- DOCUMENT PASSAGE:
※
Features

OSB archive

Feeding the future

Guest: Penny Sarchet | 6 Jan 2010

At the current growth rate the global population is predicted to reach 10 billion by 2050. To feed this many people, food production worldwide will need to double during a period when climate change will worsen, fossil fuels will dwindle, and water availability will become unpredictable.

In addition, if we are to protect what biodiversity we can, this doubling of agricultural output must take place using the same amount of farmland, without impacting upon remaining natural habitats.

To tackle this problem, scientists in Oxford University’s Department of Plant Sciences are aiming to develop high-yield crop strains which will be better adapted to this climate-altered, resource-poor agricultural landscape of the near future.

Boosting rice crops
Professor Jane Langdale, Head of the Department of Plant Sciences, is engaged in the ‘C4 Rice’ project, an international effort funded by the Bill & Melinda Gates Foundation [more here]. 700 million people in Asia currently depend on rice for the bulk of their calorific intake and it is predicted that during the next 40 years, rice production needs to increase by 50 per cent in order to feed the growing Asian population, whilst adapting to adverse changes in climate and water availability.

Photosynthesis converts carbon dioxide and the energy from sunlight into chemical energy and takes place in cell organelles called chloroplasts. The chemical energy produced in these chloroplasts is then used by plants to live, grow, and in the case of crops, produce grain.

Conventional rice varieties use a standard photosynthesis pathway known as ‘C3’, but under certain conditions, such as warmer temperatures, this pathway is inefficient. A number of plants, including maize, have evolved an extra photosynthesis pathway, called ‘C4’, to solve this problem. The C4 photosynthesis pathway can increase efficiency by 50 per cent and introducing it into rice could provide the answer to Asia’s impending food problem.

The C4 Rice project is often quoted as being ‘highly ambitious’. In order to work, large changes need to be made to both the anatomy of rice leaves and the chemical reactions that take place inside them. However, there is encouraging evidence that it could be done.

Jane’s work on the GLK genes suggests that they may play a role in regulating whether a plant’s chloroplasts use C3 or C4 photosynthesis. Ongoing work in her laboratory seeks to put GLK genes from maize, a naturally C4 crop, into rice plants. Her work on chloroplasts began due to an interest in the genetic control of development in plants, rather than a specific aim to put C4 photosynthesis into other plant species. Whilst developing new C4 crops had always seemed like an interesting idea, she never thought it would be realistic.
※
- DATA SUPPLIED:

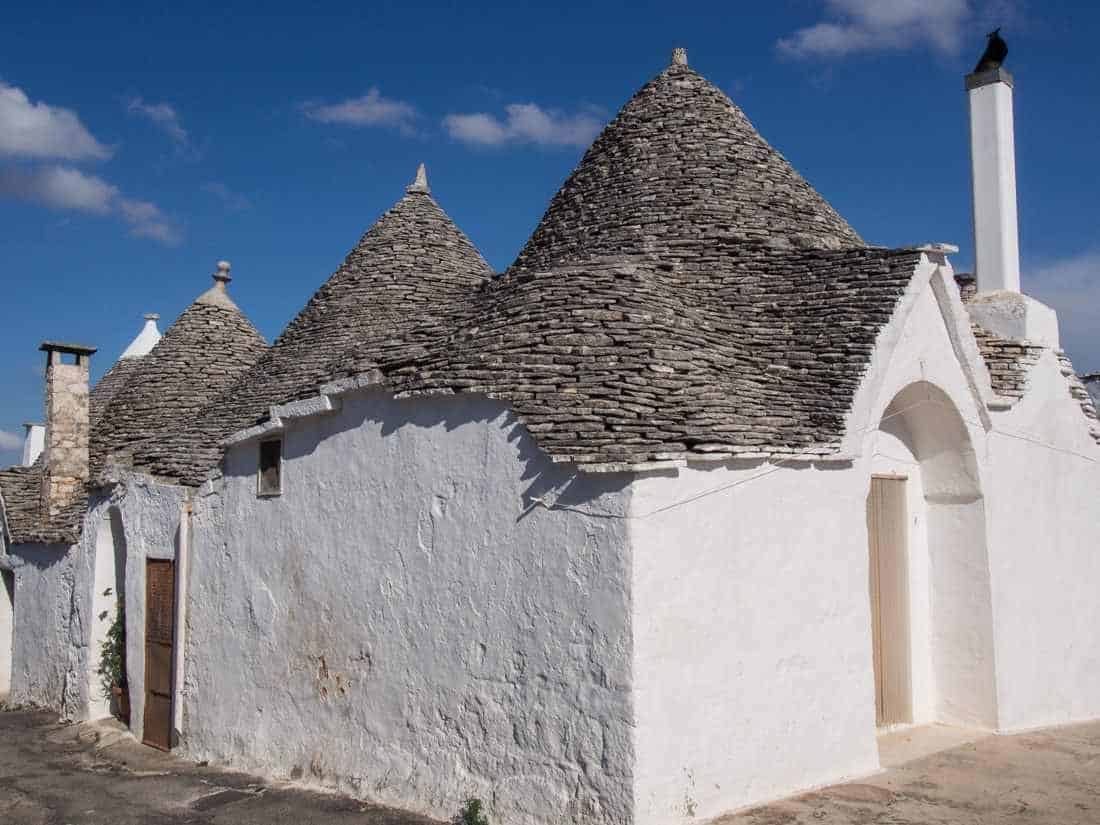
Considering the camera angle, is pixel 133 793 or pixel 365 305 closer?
pixel 133 793

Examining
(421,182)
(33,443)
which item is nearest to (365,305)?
(421,182)

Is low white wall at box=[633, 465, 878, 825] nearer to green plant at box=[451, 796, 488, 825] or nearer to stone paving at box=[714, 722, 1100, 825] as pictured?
stone paving at box=[714, 722, 1100, 825]

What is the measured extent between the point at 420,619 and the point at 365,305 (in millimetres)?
5988

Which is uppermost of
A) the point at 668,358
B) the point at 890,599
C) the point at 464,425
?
the point at 668,358

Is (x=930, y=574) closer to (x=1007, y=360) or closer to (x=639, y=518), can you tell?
(x=1007, y=360)

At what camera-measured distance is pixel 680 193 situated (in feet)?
36.3

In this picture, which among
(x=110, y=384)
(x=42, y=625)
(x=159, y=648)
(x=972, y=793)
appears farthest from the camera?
(x=110, y=384)

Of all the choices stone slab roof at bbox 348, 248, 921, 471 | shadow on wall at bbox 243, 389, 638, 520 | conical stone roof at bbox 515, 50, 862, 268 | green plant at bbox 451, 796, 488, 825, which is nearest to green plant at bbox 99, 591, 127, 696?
shadow on wall at bbox 243, 389, 638, 520

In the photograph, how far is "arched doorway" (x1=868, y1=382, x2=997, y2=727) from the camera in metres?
9.16

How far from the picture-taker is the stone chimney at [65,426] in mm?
13602

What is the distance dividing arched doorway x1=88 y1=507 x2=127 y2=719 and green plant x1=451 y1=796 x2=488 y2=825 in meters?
6.25

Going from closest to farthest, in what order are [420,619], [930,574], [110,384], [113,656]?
[420,619]
[930,574]
[113,656]
[110,384]

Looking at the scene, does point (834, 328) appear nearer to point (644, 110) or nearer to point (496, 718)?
point (496, 718)

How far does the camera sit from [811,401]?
25.5ft
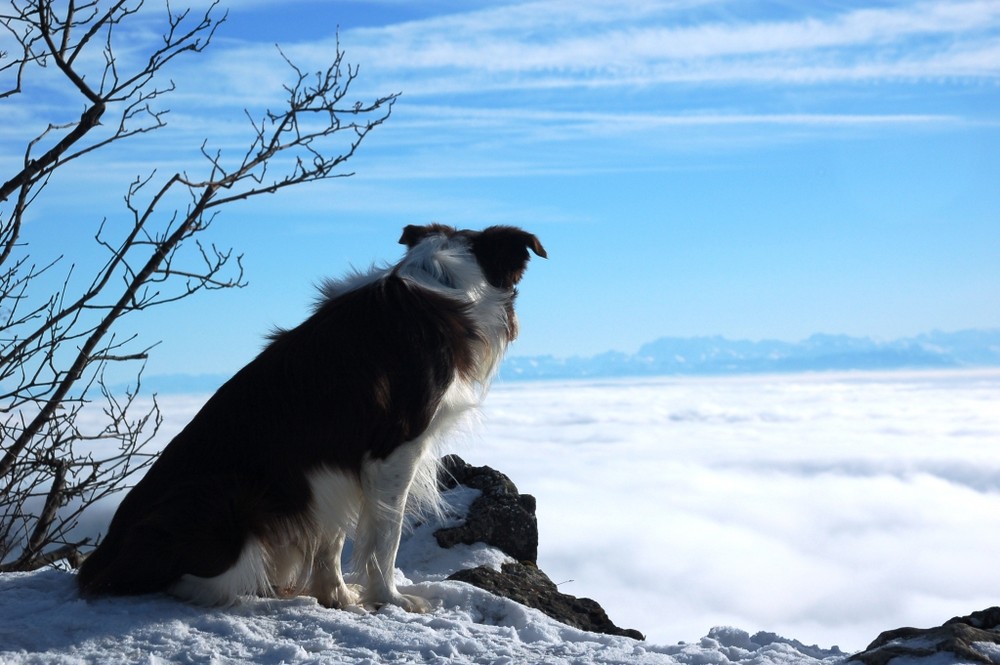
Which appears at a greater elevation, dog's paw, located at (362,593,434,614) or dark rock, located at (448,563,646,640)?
dark rock, located at (448,563,646,640)

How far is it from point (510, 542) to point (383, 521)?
7.58 feet

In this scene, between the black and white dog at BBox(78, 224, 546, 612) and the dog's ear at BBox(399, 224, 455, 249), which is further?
the dog's ear at BBox(399, 224, 455, 249)

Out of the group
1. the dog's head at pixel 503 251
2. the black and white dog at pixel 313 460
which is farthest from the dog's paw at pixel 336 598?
the dog's head at pixel 503 251

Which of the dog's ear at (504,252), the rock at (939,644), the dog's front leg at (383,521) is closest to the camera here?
the rock at (939,644)

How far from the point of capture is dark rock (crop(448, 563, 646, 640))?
20.2ft

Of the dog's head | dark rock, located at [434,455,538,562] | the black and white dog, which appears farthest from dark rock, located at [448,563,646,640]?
the dog's head

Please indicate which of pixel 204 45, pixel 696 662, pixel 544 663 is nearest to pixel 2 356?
pixel 204 45

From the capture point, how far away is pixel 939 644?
4.47 m

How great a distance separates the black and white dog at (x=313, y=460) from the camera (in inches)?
196

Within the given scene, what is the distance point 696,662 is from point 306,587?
2.19m

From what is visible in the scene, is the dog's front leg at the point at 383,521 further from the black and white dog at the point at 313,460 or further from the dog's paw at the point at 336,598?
the dog's paw at the point at 336,598

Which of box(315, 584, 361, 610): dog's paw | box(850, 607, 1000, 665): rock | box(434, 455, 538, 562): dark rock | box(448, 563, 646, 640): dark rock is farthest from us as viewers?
box(434, 455, 538, 562): dark rock

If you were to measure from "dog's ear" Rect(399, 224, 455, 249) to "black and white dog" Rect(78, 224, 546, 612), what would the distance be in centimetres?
53

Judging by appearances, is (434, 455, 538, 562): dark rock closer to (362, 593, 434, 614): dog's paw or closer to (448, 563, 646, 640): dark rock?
→ (448, 563, 646, 640): dark rock
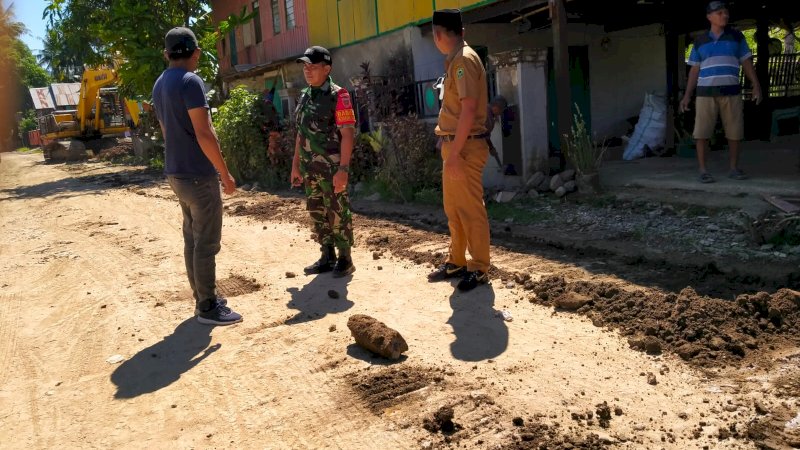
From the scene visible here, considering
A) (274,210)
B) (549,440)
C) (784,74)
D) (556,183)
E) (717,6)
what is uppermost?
(717,6)

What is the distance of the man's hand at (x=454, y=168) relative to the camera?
4.31 m

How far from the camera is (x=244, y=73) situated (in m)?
20.1

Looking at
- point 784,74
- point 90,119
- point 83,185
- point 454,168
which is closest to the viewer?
point 454,168

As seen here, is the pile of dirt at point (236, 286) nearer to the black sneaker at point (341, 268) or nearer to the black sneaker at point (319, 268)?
the black sneaker at point (319, 268)

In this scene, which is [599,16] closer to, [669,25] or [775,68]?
[669,25]

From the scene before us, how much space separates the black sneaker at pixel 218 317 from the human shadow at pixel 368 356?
1.02 m

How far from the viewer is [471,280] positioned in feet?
15.0

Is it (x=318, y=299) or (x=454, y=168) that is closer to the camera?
(x=454, y=168)

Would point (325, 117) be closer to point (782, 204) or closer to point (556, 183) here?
point (556, 183)

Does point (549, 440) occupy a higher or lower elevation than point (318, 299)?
lower

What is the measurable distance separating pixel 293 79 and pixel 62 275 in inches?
499

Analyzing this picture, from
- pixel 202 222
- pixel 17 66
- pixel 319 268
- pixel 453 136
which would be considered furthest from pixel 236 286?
pixel 17 66

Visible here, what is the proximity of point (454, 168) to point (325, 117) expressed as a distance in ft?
3.97

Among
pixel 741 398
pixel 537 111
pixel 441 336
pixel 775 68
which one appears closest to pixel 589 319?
pixel 441 336
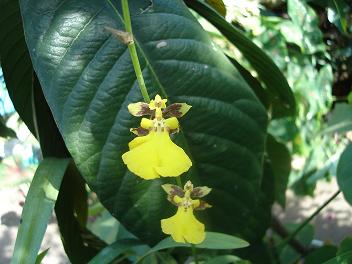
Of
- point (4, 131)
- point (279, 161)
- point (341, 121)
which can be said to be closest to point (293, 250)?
point (279, 161)

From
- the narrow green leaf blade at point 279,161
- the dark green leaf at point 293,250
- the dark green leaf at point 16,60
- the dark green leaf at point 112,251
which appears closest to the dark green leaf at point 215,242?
the dark green leaf at point 112,251

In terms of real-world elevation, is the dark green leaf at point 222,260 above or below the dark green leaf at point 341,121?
below

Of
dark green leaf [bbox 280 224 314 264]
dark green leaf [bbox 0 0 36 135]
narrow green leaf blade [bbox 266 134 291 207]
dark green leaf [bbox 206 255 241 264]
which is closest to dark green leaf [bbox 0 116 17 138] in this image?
dark green leaf [bbox 0 0 36 135]

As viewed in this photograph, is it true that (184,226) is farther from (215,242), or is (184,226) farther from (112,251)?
(112,251)

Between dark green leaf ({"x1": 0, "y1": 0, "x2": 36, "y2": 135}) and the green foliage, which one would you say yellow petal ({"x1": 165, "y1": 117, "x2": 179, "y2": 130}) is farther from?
the green foliage

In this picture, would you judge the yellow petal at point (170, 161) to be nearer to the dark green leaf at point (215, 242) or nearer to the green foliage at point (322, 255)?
the dark green leaf at point (215, 242)

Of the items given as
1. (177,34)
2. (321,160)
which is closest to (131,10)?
(177,34)
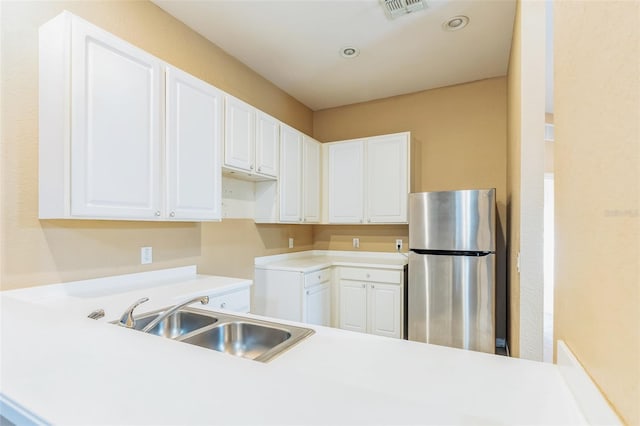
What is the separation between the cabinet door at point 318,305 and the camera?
2.96 metres

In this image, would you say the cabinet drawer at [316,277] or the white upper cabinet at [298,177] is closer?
the cabinet drawer at [316,277]

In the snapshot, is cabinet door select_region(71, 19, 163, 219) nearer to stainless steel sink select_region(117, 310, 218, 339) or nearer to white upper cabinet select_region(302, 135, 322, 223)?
stainless steel sink select_region(117, 310, 218, 339)

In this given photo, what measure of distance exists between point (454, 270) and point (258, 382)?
242cm

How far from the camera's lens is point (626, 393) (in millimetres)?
417

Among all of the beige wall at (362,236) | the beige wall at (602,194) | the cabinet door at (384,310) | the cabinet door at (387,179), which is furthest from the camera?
the beige wall at (362,236)

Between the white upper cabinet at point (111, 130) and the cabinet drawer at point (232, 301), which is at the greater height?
the white upper cabinet at point (111, 130)

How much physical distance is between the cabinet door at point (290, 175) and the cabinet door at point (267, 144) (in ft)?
0.30

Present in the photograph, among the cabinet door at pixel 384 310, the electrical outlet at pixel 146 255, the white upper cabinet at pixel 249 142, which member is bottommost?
the cabinet door at pixel 384 310

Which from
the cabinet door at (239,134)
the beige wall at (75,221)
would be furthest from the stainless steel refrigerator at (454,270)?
the beige wall at (75,221)

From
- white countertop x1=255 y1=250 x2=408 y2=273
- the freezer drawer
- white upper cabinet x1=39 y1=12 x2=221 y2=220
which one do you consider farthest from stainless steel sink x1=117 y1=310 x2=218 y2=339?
the freezer drawer

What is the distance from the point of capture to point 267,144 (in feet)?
9.35

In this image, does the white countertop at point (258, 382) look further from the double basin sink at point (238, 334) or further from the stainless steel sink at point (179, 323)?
the stainless steel sink at point (179, 323)

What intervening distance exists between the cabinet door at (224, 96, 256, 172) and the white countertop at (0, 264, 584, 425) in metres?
1.60

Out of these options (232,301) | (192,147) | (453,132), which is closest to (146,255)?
(232,301)
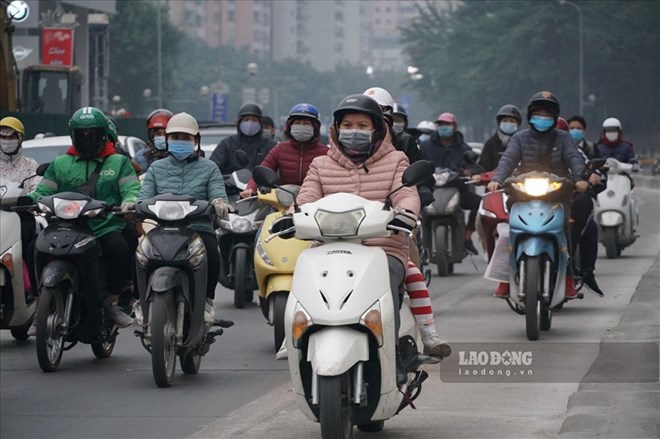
※
- REQUIREMENT 1:
In the Feeding the future article, by what percentage can the C4 photosynthesis pathway increase efficiency?
- REQUIREMENT 2:
Quote the Feeding the future article verbatim, beginning at the words "Jane’s work on" and stopping after the words "would be realistic.".

- YOUR RESPONSE 1:
By 50 per cent.

- YOUR RESPONSE 2:
Jane’s work on the GLK genes suggests that they may play a role in regulating whether a plant’s chloroplasts use C3 or C4 photosynthesis. Ongoing work in her laboratory seeks to put GLK genes from maize, a naturally C4 crop, into rice plants. Her work on chloroplasts began due to an interest in the genetic control of development in plants, rather than a specific aim to put C4 photosynthesis into other plant species. Whilst developing new C4 crops had always seemed like an interesting idea, she never thought it would be realistic.